Matthew Andrews
Product Manager ・ Software Engineer ・ Executive MBA Graduate ・ Tokyo Resident

Platform Products: Shared Responsibility vs. Gatekeeper vs. Custodian

My previous post, 3 things any digital product team can do to build better products, generated a passionate and robust rebuttal from a close colleague who I deeply respect.

In my post I argued that no matter how successful or dysfunctional your team, there are always three things any team can do better. In prioritised order these are: talk directly to real customers, test product concepts with customers and release incrementally.

My colleague rightly pointed out this can result in a single-minded focus only on the parts of a product the end customer sees, which can lead teams to neglect the shared platforms multiple product teams depend on.

In my experience the way those platforms are managed tend to match one of the following patterns below, which I’ve written in order of increasing maturity and efficacy:-

Shared responsibility

Imagine ten factories surrounding a lake. Each factory relies on clean water to operate. But each could choose either to properly clean their waste water or save money and not clean it before discharging back into the lake. When driven by one short term goal, to maximise profit, the factories may choose to neglect their responsibility to keep the lake clean until none can operate and they all lose money.

When it works

  • At the beginning when a need for a platform-like capability is still emerging.
  • With small, very mature teams that are able to exercise strong self-discipline.
  • When teams are not being rushed and don’t feel they need to cut corners.


The lake is now polluted. The factories have all shutdown. The local economy has collapsed. The government have appointed a powerful new Lake Management Authority, who will solely be responsible for discharging and extracting any water to and from the lake to ensure it remains clean for the benefit of all.

It takes significant effort to put in and maintain those strict controls but resources are limited — there’s only so much the factories can pay for water access and still remain profitable. Innovative but uncertain new uses of the lake struggle to get attention because the authority is already behind on meeting existing demands. Water access drifts to larger, richer, more powerful factories. The economy still grows but not up to its potential. Some factories discuss moving to another lake further upstream, outside of the jurisdiction of the Lake Management Authority.

When it works

  • When the need for the platform has clearly emerged.
  • For platforms in a state of disrepair during a recovery phase.
  • Where there’s value to protect the platform from the pressure to cut corners from product team.


Recognising the economic impact of the strict control over lake management, the Lake Management Authority loosen their control.

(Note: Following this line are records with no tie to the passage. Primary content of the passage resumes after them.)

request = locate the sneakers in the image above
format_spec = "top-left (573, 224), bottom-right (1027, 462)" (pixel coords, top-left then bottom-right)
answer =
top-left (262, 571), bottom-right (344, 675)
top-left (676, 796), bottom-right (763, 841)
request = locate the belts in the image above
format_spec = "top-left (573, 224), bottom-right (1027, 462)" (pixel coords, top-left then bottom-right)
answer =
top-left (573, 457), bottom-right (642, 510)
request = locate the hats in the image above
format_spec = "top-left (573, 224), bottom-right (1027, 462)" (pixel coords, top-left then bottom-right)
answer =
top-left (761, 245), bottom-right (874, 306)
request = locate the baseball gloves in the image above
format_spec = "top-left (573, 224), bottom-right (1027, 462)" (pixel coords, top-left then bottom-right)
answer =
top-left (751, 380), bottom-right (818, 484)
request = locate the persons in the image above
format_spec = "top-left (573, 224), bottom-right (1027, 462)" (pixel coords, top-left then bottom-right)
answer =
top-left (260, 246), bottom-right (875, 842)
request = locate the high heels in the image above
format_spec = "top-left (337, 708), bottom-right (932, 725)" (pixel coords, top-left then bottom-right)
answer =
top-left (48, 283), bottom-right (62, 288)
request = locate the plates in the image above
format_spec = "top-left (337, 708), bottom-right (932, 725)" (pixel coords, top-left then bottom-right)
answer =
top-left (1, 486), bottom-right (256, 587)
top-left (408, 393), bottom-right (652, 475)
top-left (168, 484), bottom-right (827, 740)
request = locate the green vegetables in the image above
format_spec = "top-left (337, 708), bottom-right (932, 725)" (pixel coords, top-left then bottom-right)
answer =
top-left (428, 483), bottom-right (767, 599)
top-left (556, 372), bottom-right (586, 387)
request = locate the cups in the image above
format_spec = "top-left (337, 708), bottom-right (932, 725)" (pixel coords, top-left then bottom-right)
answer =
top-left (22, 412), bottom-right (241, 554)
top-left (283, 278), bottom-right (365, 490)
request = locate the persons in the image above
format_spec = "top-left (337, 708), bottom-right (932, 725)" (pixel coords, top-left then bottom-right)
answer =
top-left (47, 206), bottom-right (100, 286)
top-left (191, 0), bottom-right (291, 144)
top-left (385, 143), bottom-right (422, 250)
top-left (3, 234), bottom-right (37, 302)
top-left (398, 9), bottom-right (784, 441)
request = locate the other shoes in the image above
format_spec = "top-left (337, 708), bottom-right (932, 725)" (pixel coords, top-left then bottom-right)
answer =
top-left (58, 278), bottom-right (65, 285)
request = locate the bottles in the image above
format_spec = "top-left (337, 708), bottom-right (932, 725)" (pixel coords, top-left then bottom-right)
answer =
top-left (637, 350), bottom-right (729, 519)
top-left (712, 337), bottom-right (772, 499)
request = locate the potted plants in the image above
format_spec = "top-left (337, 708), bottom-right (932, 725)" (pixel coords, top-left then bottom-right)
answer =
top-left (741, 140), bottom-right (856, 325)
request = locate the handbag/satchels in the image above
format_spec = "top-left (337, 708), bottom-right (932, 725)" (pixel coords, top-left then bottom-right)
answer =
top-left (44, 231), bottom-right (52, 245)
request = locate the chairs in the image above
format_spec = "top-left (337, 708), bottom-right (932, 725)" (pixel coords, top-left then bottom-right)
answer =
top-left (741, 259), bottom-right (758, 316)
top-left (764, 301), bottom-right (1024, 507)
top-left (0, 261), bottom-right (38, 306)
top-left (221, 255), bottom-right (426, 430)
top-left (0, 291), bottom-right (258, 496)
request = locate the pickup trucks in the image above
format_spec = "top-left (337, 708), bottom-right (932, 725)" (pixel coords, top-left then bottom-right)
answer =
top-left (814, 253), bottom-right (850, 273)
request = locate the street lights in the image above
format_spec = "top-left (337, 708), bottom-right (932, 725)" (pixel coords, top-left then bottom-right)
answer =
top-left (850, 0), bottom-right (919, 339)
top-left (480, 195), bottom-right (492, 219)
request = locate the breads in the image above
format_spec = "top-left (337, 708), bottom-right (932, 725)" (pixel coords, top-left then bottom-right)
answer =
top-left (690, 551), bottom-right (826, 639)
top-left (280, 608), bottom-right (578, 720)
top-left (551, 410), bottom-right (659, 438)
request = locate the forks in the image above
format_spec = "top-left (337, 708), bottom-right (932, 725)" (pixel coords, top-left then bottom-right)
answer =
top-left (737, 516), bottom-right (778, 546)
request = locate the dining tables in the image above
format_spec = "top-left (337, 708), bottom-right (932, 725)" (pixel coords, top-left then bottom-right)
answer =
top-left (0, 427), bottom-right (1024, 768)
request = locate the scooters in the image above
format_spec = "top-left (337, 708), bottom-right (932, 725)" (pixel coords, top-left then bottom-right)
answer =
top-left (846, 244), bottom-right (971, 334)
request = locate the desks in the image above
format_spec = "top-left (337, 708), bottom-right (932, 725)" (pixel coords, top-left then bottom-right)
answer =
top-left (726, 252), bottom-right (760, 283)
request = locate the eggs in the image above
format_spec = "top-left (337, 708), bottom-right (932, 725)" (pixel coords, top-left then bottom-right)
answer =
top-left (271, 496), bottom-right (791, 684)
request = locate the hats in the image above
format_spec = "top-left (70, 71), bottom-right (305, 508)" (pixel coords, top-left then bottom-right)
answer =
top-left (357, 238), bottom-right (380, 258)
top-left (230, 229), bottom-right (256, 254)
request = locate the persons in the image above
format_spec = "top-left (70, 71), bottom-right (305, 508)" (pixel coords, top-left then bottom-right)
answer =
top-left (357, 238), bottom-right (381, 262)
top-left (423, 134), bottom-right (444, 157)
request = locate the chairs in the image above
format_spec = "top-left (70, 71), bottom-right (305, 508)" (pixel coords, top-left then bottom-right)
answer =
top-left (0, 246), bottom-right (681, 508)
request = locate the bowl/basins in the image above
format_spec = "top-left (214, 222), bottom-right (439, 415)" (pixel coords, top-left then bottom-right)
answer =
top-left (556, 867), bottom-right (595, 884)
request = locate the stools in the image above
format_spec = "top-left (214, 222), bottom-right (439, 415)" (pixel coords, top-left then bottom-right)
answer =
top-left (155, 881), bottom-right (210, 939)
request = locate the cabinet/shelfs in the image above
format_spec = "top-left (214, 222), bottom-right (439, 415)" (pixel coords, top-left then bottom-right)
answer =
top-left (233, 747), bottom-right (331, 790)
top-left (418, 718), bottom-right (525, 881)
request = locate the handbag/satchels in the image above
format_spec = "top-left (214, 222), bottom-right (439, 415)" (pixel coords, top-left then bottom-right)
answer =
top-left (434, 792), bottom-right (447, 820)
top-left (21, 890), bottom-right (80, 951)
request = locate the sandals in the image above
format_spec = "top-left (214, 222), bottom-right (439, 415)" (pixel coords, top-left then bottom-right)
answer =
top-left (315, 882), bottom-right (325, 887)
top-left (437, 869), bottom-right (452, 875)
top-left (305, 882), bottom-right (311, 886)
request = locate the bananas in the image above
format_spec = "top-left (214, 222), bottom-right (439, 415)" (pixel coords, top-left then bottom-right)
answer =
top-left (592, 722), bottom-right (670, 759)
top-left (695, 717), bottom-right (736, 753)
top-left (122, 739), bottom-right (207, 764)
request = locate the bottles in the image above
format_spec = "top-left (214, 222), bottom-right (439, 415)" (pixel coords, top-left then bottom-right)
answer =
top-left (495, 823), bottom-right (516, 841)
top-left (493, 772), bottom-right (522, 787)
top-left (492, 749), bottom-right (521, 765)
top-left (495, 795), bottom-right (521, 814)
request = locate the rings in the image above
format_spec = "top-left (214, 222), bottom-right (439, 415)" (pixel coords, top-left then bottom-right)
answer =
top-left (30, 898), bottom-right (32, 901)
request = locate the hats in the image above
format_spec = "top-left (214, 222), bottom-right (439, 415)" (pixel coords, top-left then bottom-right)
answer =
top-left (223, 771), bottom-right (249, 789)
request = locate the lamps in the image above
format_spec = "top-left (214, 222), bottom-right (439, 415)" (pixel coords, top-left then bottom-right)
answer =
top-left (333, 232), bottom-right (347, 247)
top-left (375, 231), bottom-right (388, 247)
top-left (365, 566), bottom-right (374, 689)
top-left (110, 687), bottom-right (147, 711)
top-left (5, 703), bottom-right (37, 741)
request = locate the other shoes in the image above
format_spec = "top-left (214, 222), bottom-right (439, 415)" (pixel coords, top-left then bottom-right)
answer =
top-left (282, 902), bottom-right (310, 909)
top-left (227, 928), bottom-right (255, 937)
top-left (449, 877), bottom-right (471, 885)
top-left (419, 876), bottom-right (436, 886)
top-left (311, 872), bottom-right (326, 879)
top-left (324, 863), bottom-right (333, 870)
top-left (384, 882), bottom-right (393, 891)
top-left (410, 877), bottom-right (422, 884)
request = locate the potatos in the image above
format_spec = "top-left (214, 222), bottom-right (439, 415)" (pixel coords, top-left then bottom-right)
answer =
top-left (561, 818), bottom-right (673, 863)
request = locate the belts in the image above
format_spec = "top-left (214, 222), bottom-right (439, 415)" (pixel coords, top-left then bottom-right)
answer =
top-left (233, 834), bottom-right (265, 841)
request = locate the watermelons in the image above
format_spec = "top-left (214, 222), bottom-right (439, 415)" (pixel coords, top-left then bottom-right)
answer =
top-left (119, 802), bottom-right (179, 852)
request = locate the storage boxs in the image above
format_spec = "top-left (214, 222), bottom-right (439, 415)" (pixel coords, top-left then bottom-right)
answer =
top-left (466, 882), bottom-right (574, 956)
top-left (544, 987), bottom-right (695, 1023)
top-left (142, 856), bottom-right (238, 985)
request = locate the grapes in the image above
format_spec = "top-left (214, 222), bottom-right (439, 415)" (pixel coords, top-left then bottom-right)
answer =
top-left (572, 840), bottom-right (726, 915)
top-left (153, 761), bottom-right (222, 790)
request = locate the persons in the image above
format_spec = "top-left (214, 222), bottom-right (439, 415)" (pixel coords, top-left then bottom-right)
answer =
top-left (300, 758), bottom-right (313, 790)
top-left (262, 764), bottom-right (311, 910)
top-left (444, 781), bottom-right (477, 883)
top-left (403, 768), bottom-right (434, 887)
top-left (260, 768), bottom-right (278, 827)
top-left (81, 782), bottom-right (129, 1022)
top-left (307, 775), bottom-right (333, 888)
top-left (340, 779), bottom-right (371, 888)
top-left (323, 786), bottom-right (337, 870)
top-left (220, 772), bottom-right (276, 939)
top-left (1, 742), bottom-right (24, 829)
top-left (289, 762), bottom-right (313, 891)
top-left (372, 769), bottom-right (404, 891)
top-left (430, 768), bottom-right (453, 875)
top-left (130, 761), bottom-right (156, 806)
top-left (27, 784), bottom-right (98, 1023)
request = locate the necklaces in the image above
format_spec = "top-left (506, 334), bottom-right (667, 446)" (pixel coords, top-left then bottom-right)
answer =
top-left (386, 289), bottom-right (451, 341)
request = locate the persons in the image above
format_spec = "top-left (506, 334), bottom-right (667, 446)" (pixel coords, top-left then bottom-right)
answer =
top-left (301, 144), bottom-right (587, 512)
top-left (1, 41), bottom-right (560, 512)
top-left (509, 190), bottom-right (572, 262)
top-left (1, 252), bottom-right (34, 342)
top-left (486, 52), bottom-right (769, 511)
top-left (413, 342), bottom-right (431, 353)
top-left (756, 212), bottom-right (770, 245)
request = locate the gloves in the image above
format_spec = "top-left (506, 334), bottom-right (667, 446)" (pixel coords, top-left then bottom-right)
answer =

Their role changes gatekeeper to custodian, working in collaboration with rather than in conflict with factories. The authority retains power to approve or deny lake access but empowers factories to take greater responsibility for extracting and discharging water. Innovative uses of the lake emerge more quickly, the cost to protect the lake falls and the economy grows. The lake stays clean.

When it works

  • Where there’s strong communication between platform and product teams.
  • Where it’s possible to scale the platform improvements by empowering product teams to take some responsibility for developing them, with oversight from the custodians.
  • The system can tolerate and recover from occasional ‘damage’ that is inevitable due to the less strict oversight.